My Wednesday mornings in the garden’s nursery were wonderful. The other volunteers were, generally, the right amount of interesting and talkative to make the morning feel like an outing among friends and not hours repotting plants in the heat. But I began to feel more of an outsider as the other volunteers would talk about their evolving plans for their gardens (or “land” as one referred to her acre) and their familiarity with different plants, while I was only fostering a lone bromeliad on the lanai and uncovering no desire to immerse myself in botany books. I remained a plant lover on a “looks beautiful” basis, not a “Latin name and uses” basis. I also began to wonder if my volunteer hours would be better spent directly helping others, rather than puttering around the garden so it could raise funds through the sale of potted plants. It seems that for me the right volunteer activity needs to effectively blend dedication to cause with personal fulfillment. A true give and get.

So, fun in the garden is out. Tutoring in an elementary school is in.

My Tuesday mid-days are now spent with 1st and 2nd graders in a high poverty school, helping out their teachers and them. Two weeks down. I feel of use there applying some skills, some compassion for the students, some empathy for the teachers, and lots of love being part of the village raising our children. And they are our children, because this isn’t about yours or mine, but about making each child feel valued.

I’m there to help with reading and writing, one-on-one or walking around the room helping whoever needs it at the moment. It is surprising, in a good way, how quickly I feel that I’m part of the group. In the first week, one girl was dismissive, as she had a right to be; after all, who is this new person in our classroom and why do I have to interact with her? This week, when I was at the door ready to leave, she came up and gave me a hug. Momentary mission-accomplished.
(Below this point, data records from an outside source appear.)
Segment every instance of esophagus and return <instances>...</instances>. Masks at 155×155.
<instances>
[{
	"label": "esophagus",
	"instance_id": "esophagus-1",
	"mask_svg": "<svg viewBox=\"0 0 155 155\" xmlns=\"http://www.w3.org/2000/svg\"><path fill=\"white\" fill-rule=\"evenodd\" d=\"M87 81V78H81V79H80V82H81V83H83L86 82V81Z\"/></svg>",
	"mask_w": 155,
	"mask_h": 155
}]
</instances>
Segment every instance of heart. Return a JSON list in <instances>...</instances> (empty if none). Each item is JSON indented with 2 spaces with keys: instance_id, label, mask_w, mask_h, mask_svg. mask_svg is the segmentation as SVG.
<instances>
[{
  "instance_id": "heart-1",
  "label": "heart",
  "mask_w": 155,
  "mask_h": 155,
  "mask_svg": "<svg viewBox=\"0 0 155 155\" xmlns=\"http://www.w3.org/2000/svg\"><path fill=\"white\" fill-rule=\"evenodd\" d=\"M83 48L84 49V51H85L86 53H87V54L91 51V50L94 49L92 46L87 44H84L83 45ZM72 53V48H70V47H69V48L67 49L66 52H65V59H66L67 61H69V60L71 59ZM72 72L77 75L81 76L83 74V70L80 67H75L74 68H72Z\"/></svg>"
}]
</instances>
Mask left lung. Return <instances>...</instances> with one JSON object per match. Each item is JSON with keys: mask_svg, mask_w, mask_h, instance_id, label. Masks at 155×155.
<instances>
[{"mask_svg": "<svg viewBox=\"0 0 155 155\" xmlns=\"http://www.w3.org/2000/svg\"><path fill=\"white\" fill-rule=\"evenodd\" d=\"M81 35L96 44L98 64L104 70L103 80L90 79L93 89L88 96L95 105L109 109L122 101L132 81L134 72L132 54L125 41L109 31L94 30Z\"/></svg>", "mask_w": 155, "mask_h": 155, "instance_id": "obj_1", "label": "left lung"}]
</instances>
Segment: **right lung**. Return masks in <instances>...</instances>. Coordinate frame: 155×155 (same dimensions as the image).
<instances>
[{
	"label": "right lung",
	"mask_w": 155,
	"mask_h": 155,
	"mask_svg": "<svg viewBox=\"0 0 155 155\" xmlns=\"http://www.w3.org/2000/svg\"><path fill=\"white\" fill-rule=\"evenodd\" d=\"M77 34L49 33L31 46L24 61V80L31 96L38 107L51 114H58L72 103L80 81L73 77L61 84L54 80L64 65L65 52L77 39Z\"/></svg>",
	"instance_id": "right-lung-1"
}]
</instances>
Not being the teacher in the classroom responsible for lessons and assessments is freeing. It is a distilled version of teaching, which, distilled even further, is an adult helping a child. Within the two hours I was there, I tied shoelaces, commented on drawings, enthused over sentences, and gave pep-talks on reading, oh, and permission to go to the in-class bathroom. Time well-spent. Experiences like this show me that I made the right move when I became a teacher mid-career (abandoning high-tech marketing writing), because one way my soul expresses itself is by reflecting back to children what is within. It also shows that retirement is the time to fully live that expression—in between a late breakfast and a swim in the pool.